Enzymatic detection of formalin-fixed museum specimens for DNA analysis and enzymatic maceration of formalin-fixed specimens

Abstract.—A simple enzymatic screening method has been developed to detect whether a tissue sample has been preserved with formalin or with ethanol only because such a method is a useful tool for predicting the quality of genetic test results. The method is based on enzymatic digestion at 55 C at neutral pH. The screening method shows that only ethanol-preserved tissue samples are dissolved, whereas formalin-preserved samples remain undissolved. The method was developed by the incorporation of laboratory rats preserved under controlled conditions in either 4% neutral buffered formalin or 96% ethanol. The method was subsequently tested on wild-living preserved specimens and an archived specimen. The protease enzyme used was SavinaseH 16 L, Type EX from Novozymes A/S.

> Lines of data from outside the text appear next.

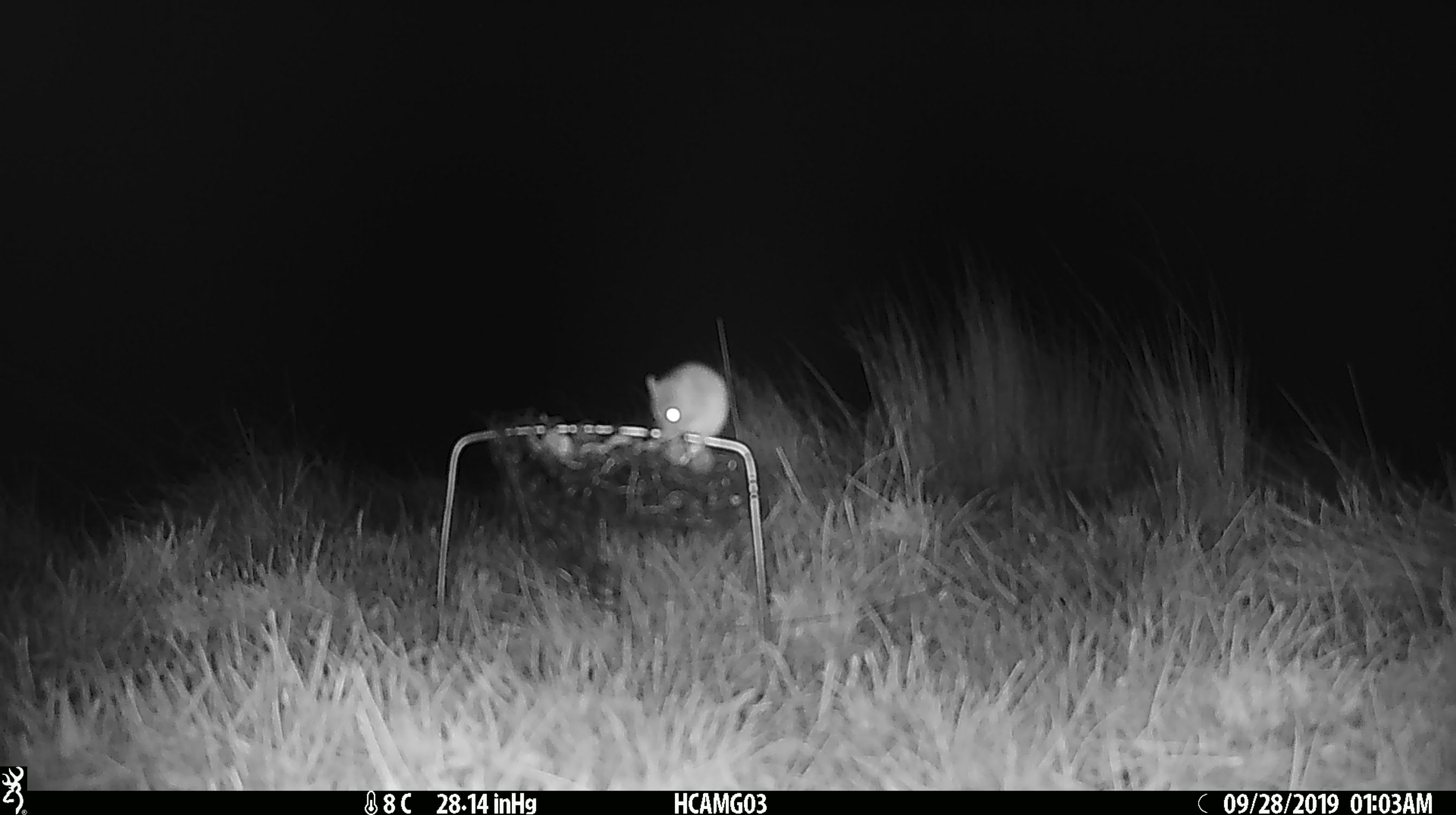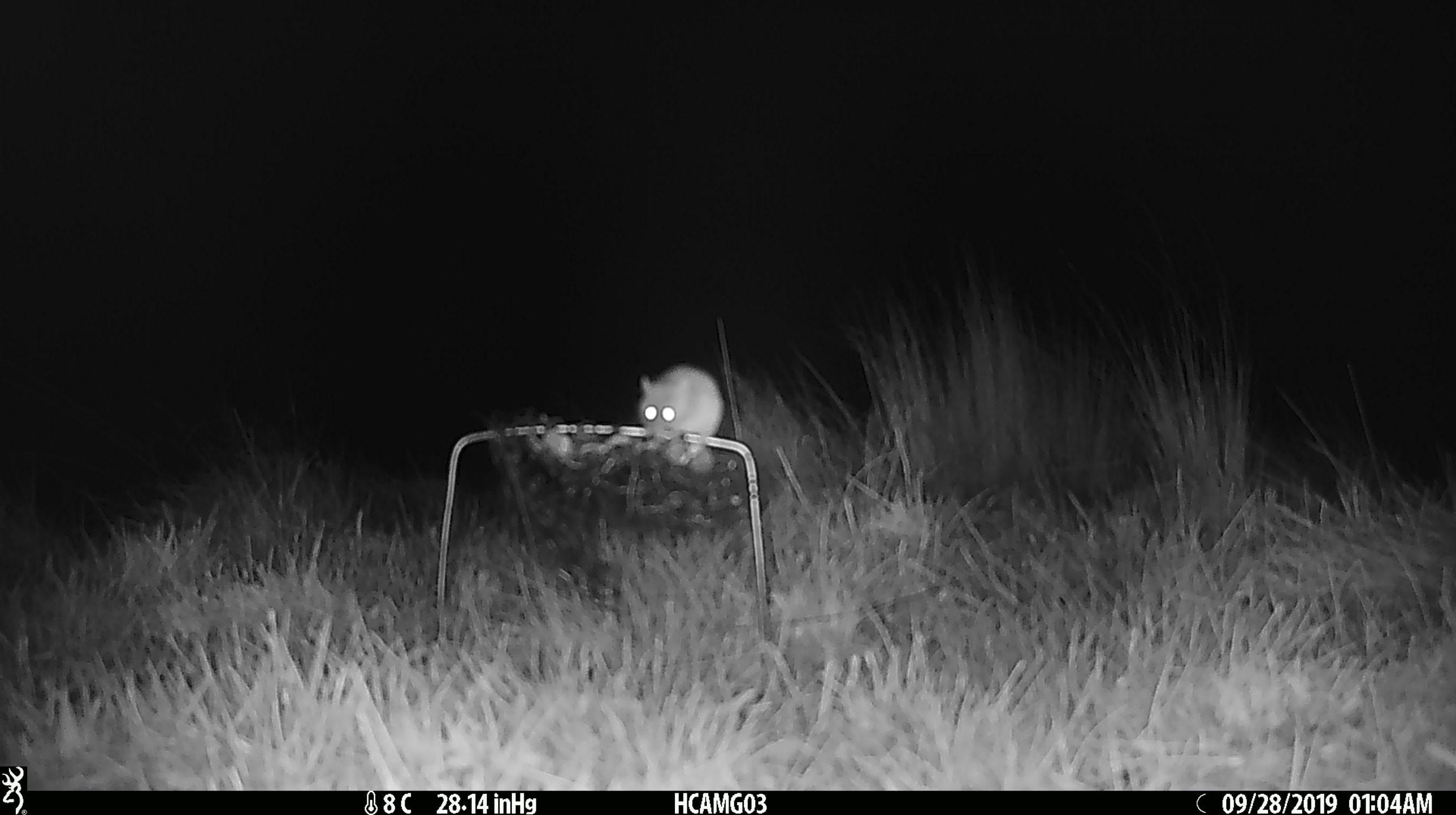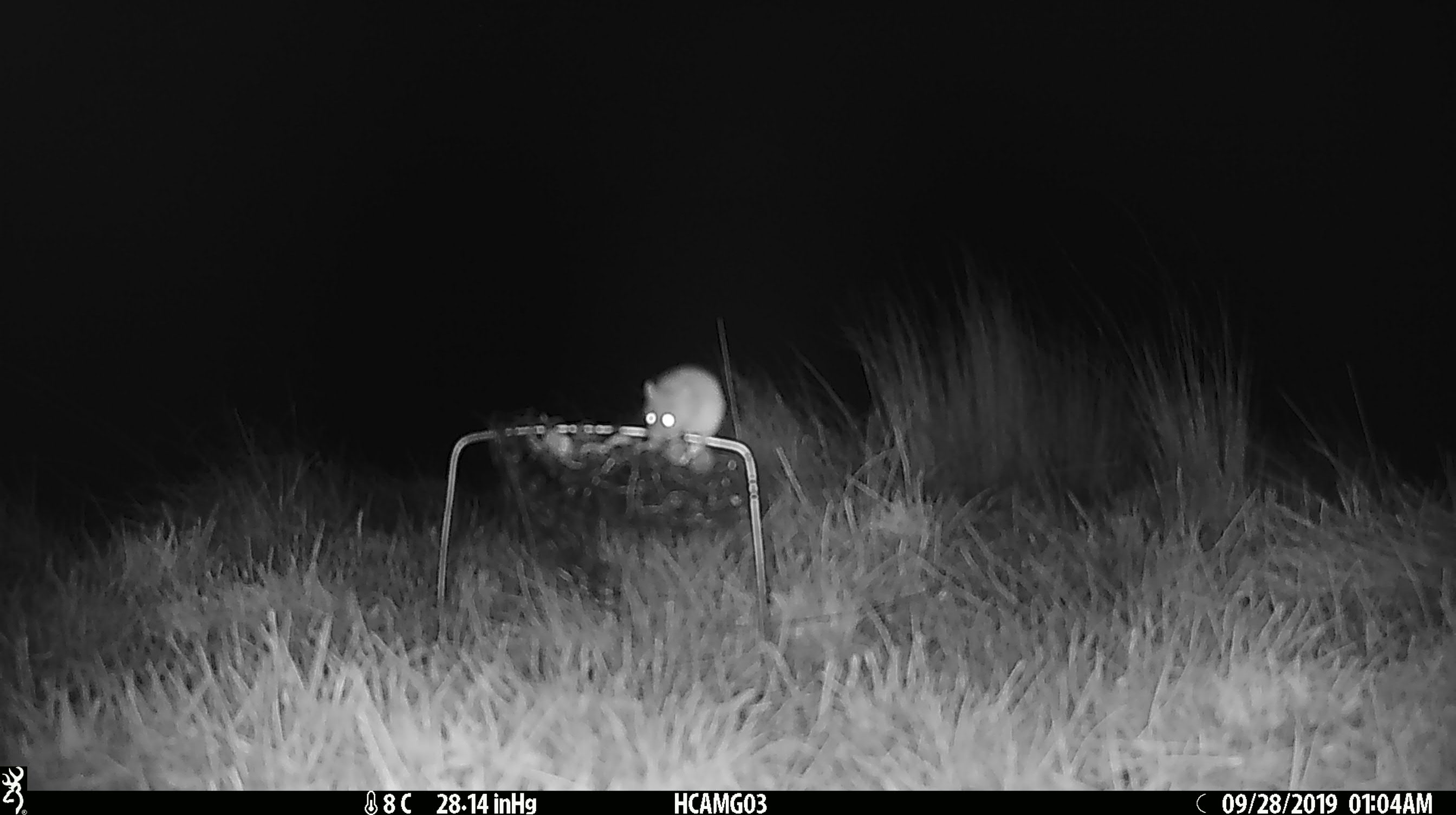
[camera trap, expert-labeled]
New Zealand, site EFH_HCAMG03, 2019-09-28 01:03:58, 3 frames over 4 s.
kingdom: Animalia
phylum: Chordata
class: Mammalia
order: Rodentia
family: Muridae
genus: Mus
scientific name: Mus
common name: mouse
Mouse (Mus).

The enzymatic screening test demands only simple laboratory equipment. The method is useful for natural history collections in museums where DNA analyses of archived specimens are performed. Wasted time and resources can be avoided through the detection of formalin-fixed specimens because these specimens yield low-quality, damaged DNA. In addition to the screening method, it is shown that formalin-preserved specimens can be macerated by enzymatic digestion under alkaline conditions at 55 C.